EXTRACTED TEXT.
■ ■ ■ ■

📜 Script Stories

Bengali Script

Bengali is an abugida script with over 300 million speakers, used for Bengali and Assamese, featuring complex conjunct consonant forms and vowel diacritics that require OpenType rendering. This guide explores the Bengali Unicode block, the script's history and structure, and software considerations for Bengali text.

Published 2023-09-11 · Updated 2024-09-30

Bengali script (also called Bangla script) is one of the most widely used writing systems in the world, serving over 300 million people as the primary script for Bengali (the official language of Bangladesh and the Indian state of West Bengal) and Assamese. Descended from the ancient Brahmi script through Siddham and proto-Bengali forms, the modern Bengali script took shape around the 11th century CE. In Unicode, Bengali presents significant rendering challenges due to its complex conjunct consonants, vowel sign placement, and contextual shaping requirements. This guide explores the script's structure, its Unicode encoding, and the technical considerations for working with Bengali text.

■ ■ ■ ■

WHAT TO PRODUCE. Write the next few paragraphs of the Bengali script guide, starting right after its opening overview.

■ ■ ■ ■

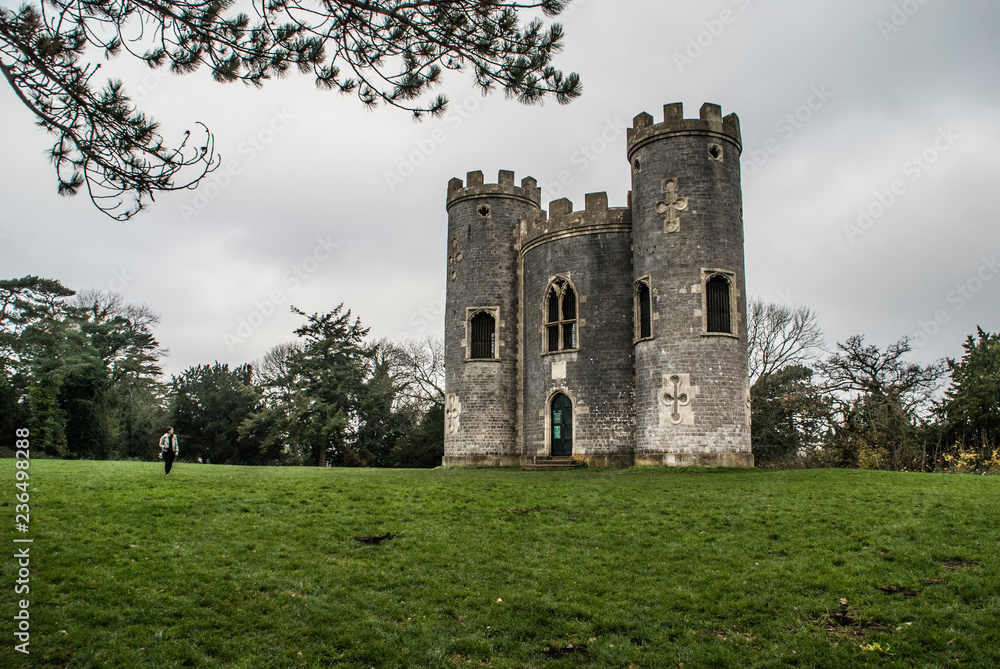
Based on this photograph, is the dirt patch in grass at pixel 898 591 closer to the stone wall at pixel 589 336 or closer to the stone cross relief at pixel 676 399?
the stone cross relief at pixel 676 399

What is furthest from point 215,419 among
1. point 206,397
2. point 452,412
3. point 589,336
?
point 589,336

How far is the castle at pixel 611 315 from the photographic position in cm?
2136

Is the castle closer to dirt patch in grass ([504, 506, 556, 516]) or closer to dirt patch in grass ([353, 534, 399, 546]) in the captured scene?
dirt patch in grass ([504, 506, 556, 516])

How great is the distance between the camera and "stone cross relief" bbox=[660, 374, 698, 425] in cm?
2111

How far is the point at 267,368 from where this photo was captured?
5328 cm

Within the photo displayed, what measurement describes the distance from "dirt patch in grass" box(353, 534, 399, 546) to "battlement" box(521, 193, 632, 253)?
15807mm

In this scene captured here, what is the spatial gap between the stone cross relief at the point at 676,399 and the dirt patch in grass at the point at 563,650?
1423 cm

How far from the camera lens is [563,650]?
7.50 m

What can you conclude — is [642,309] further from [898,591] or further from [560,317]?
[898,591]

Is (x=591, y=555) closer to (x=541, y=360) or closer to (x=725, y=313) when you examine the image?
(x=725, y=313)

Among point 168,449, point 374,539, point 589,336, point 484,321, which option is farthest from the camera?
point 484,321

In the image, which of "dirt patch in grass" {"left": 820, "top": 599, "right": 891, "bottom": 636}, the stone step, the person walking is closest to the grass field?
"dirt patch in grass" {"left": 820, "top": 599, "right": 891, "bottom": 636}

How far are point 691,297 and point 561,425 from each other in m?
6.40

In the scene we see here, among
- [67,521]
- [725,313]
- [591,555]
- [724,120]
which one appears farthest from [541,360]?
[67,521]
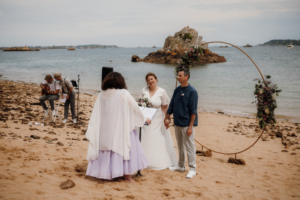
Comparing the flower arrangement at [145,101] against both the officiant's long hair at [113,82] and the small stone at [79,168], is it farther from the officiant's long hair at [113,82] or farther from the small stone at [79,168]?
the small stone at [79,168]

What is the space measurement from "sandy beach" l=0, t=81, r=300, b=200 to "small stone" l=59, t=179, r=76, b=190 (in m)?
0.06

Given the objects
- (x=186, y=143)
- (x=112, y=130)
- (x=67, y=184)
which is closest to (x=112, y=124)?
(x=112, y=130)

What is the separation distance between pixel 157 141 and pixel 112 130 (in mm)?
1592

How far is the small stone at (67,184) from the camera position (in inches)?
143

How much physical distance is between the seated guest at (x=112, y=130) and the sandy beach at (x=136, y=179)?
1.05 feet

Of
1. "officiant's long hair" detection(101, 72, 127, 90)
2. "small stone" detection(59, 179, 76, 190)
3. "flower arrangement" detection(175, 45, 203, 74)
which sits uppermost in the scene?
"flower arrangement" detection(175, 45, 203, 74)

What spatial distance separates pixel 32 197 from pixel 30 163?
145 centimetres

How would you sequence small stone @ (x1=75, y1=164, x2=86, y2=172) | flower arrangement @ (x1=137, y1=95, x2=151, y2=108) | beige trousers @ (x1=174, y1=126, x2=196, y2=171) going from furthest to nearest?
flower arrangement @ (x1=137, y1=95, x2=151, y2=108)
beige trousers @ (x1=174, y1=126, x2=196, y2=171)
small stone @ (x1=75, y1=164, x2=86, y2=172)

■ ■ ■ ■

EXPECTED OUTPUT.
History and Background

Bengali script belongs to the Eastern Nagari family of scripts, sharing ancestry with Assamese, Maithili, and Tirhuta scripts. Its evolution can be traced through several stages:

Period	Form	Notable Feature
3rd century BCE	Brahmi	Ancestor of nearly all South/Southeast Asian scripts
5th–6th century	Siddham/Gupta	Rounded letterforms emerge
11th century	Proto-Bengali	Distinctive Bengali characteristics appear
15th century	Bengali-Assamese	Modern form solidifies
19th century	Standardized Bengali	Print standardization under British Raj

The script achieved its modern printed form through the work of Ishwar Chandra Vidyasagar and the Serampore Mission Press in the 19th century. The characteristic matra (the horizontal headline connecting letters, similar to Devanagari's shirorekha) became a standard typographic feature in printed Bengali.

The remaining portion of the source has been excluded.